Wednesday, 13 May 2020

INTERNMENT NEVER LEGAL SAYS GERRY ADAMS FOLLOWING HIS HISTORIC LEGAL VICTORY AGAINST BRITISH

The UK's highest court has said Gerry Adams was imprisoned illegally by the British government when he was interned without trial in the early 1970s. The Supreme Court has quashed his two convictions for trying to escape from the Maze Prison. Lawyers for the former Sinn Féin President had argued that those convictions were unlawful as his detention was unlawful. They said his detention order was flawed because it had not been "personally considered" by the Secretary of State for Northern Ireland in accordance regulations at the time. "of course internment, later described as detention by the British, was never lawful. In fact it set aside the normal principles of law and was based on a blunt and brutal piece of coercive legislation "I have no regrets about my imprisonment except for the time I was separated from my family”.

An Anti Internment Protest March In Belfast.
In a judgment this morning, five judges, led by the former Lord Chief Justice of Northern Ireland Brian Kerr, agreed. In their ruling, they said Mr Adams' detention should have been authorised by the Secretary of State personally and because it was not the order to detain him was invalid. They said his detention was unlawful and as a result his imprisonments for attempting to escape were also unlawful. Delivering the judgment this morning, Lord Kerr said the five Supreme Court judges unanimously allowed Mr Adams' appeal against his convictions.

"Mr Adams detention had not been lawfully authorised", he said "His detention was therefore invalid and it follows that he should not have been convicted of attempting to escape lawful custody." Mr Adams has welcomed the judgment and called on the British government to identify and inform other people whose internment may also have been unlawful. In a statement, he thanked his legal team and the Pat Finucane Centre which he said had in 2009 uncovered communications from July 1974.
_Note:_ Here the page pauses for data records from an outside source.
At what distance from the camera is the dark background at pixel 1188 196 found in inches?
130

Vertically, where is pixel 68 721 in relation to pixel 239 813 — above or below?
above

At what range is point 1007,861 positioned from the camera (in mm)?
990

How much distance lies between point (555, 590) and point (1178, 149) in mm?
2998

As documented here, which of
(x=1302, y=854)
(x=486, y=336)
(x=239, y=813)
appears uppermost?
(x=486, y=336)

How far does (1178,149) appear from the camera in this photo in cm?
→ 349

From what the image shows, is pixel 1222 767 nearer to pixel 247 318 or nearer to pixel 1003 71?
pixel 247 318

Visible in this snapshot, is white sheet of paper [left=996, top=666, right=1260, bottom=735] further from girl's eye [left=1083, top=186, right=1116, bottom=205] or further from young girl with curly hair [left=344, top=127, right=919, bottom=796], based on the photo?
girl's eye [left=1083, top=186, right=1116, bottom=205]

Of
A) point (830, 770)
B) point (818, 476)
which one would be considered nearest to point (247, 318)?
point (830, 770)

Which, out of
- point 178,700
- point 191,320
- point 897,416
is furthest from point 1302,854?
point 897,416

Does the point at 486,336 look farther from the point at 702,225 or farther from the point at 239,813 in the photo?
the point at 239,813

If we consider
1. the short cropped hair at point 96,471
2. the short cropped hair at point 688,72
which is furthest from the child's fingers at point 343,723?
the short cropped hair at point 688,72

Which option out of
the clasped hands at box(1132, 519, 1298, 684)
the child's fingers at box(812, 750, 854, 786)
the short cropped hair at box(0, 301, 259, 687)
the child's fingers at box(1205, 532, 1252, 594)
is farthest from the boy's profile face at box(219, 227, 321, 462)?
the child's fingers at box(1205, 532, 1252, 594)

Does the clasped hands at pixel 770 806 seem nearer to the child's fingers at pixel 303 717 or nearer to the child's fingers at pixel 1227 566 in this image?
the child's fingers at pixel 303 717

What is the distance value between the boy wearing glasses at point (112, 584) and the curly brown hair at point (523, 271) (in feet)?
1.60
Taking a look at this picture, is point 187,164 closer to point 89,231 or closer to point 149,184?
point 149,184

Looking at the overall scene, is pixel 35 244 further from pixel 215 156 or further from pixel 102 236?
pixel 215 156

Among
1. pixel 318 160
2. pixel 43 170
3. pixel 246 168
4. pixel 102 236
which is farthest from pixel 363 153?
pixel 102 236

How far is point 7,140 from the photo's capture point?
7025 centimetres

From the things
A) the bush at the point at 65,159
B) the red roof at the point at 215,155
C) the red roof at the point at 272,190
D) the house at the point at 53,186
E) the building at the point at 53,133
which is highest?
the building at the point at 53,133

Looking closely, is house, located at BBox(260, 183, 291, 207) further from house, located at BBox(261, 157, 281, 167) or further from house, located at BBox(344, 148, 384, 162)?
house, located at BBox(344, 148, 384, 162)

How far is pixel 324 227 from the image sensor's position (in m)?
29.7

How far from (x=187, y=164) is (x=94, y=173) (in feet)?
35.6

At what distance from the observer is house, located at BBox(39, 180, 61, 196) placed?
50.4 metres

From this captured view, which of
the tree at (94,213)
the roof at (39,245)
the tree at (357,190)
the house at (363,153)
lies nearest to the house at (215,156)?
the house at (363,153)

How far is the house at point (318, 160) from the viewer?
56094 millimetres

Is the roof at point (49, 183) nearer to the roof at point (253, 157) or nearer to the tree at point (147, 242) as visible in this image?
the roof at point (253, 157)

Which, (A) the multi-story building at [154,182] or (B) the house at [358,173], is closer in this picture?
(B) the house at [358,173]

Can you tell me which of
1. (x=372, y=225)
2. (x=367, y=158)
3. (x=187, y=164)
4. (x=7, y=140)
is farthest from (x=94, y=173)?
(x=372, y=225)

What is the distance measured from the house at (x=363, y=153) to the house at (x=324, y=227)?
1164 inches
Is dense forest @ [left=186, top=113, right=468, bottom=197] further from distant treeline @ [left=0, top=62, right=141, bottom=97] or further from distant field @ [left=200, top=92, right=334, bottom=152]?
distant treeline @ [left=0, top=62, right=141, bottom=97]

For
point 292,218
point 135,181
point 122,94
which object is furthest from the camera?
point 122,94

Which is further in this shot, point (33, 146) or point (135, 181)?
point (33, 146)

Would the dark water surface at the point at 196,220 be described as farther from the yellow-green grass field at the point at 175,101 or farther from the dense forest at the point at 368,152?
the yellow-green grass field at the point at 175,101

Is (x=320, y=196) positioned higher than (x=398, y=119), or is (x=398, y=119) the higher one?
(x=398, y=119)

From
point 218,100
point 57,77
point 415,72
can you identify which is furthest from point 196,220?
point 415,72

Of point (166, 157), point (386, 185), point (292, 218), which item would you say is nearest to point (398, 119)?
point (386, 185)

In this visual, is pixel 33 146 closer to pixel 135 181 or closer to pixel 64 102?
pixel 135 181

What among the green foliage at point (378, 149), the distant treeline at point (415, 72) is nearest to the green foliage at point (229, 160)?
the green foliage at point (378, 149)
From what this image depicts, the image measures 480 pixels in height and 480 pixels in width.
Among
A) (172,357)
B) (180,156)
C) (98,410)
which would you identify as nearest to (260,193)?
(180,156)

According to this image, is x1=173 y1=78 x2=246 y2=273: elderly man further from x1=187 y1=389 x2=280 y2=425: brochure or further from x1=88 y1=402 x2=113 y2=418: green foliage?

"Of course internment, later described as detention by the British, was never lawful. In fact it set aside the normal principles of law and was based on a blunt and brutal piece of coercive legislation "I have no regrets about my imprisonment except for the time I was separated from my family”. "However, we were not on our own. It is believed that around two thousand men and women were interned during its four and a half years of operation. "I consider my time in the Prison Ship Maidstone, in Belfast prison and in Long Kesh to have been in the company of many remarkable, resilient and inspiring people. "Internment like all coercive measures failed. "There is an onus on the British government to identify and inform other internees whose Internment may also have been unlawful", he said.